Text:
Mit diesem Interview möchte ich nicht nur etwas über dich und deine Karriere erfahren, sondern möglicherweise auch Menschen aus allen Lebensbereichen dazu inspirieren, einfach kreativ zu sein, wenn sie den Antrieb dazu verspüren. Das Ziel habe ich auch bei vielen meiner Dokumentarfilme. Was denkst du darüber?
Ich versuche immer, Menschen dazu zu inspirieren, sich kreativ auszuleben, also stimme ich dir vollkommen zu. Gleichzeitig möchte ich dabei nicht so tun, als ob ich anderen überlegen wäre. Etwas, was vielen Künstlern fehlt, ist Bescheidenheit. Ohne Bescheidenheit kann man kein großer Künstler, kein großer Dichter sein, und das ist etwas, was vielen Künstlern, Regisseuren, Produzenten und so weiter nicht haben. Für mich ist es wichtig, dass die Menschen das wissen.
Welche Künstler haben dich beeinflusst, als du begannst, dich fürs Schreiben zu interessieren? Hättest du anfangs gedacht, dass du mit dem Schreiben oder spezieller dem Songschreiben jemals eine Karriere aufbauen könntest? Hast du viel Unterstützung erhalten?
Ich halte nicht viel davon, „Einflüsse“ festzusetzen. Das ganze Leben ist ein Einfluss für mich – ich kombiniere es auf meine eigene Art und irgendwann macht man es sich zu eigen. Einige Künstler haben mich beeinflusst, aber das taten auch Lebenserfahrung, Reisen, einfach zu „leben“, kreieren und meine eigene Stimme entdecken. Mit dem im Hinterkopf gab es viele Künstler, deren Werke mir gefielen, als ich aufwuchs. Unter ihnen waren Walt Whitman, T.S. Eliot, P.F. Sloan, The Beach Boys, The Beatles und der Dichter Rainer Maria Rilke.

Gespeicherte Datensätze:
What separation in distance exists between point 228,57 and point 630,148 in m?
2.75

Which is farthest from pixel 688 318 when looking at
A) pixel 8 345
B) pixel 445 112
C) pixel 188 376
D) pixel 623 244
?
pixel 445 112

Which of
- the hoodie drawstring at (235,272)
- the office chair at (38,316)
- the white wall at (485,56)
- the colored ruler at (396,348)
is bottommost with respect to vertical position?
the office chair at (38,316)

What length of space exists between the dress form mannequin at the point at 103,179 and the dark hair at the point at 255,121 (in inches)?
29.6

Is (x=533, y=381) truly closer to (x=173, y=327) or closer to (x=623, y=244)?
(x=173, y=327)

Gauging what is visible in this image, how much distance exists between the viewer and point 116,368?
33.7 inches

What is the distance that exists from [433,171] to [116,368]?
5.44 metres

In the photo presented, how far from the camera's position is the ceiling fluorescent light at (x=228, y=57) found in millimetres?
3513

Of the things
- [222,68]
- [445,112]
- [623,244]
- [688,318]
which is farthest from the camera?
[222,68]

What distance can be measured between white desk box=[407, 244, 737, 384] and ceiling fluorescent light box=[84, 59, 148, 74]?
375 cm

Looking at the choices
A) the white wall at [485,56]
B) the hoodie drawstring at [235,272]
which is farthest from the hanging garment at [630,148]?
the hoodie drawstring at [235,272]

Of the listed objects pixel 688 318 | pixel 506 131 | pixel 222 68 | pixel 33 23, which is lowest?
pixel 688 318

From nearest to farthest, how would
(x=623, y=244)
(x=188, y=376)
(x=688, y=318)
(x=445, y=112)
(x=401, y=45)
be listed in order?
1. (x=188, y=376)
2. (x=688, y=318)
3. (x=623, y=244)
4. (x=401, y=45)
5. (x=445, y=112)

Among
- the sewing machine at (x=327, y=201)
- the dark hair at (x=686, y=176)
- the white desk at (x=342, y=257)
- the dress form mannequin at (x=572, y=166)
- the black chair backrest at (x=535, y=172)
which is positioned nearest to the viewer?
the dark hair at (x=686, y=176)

Deine Aufgaben:
**1.** Gib den Abschnitt aus dem Interview Wort für Wort wieder, angefangen bei „Ich versuche immer, Menschen“ und weiter bis einschließlich „Menschen das wissen.“.
**2.** Fahre mit dem Interview über Kreativität und Songschreiben dort fort, wo es aufhört.

Lösungen:
**1.**
Ich versuche immer, Menschen dazu zu inspirieren, sich kreativ auszuleben, also stimme ich dir vollkommen zu. Gleichzeitig möchte ich dabei nicht so tun, als ob ich anderen überlegen wäre. Etwas, was vielen Künstlern fehlt, ist Bescheidenheit. Ohne Bescheidenheit kann man kein großer Künstler, kein großer Dichter sein, und das ist etwas, was vielen Künstlern, Regisseuren, Produzenten und so weiter nicht haben. Für mich ist es wichtig, dass die Menschen das wissen.

**2.**
Meine Eltern waren geschieden. Meine Mutter unterstützte mich, während mein Vater nicht viel mit meiner Erziehung zu tun hatte – er war Profi-Golfer, Head Pro in vielen Country-Clubs und wiederverheiratet. Meine Mutter hat meinen kreativen „Flow“ nicht aufgehalten, sie ließ mich fast alles tun, was ich wollte. Sie war ein liebevoller Mensch, sehr freundlich und gutherzig. Auch wenn ich nicht sehr diszipliniert war, war sie selten wütend auf mich. Ich mochte es, vor Publikum aufzutreten, seit meine Großeltern mich Gäste in ihrem Haus unterhalten ließen. Außerhalb des Hauses erhielt ich nicht viel Unterstützung bei meinen kreativen Arbeiten, besonders bei der Lyrik. Viele sagten, es würde nie eine Laufbahn werden. Also schrieb und trat ich einfach auf und dachte nie an eine Karriere.
In Songs der Beach Boys wurden Stephen Kalinichs Texte berühmt:
Quelle: YouTube
Du wurdest an der Ostküste geboren und gingst dort aufs College, hast dich dann aber 1965 entschieden, nach Los Angeles zu ziehen. LA muss in den 60ern als junger Künstler ein faszinierender Ort gewesen sein. Kanntest du dort vorher irgendwen? Wie begann deine künstlerische Laufbahn?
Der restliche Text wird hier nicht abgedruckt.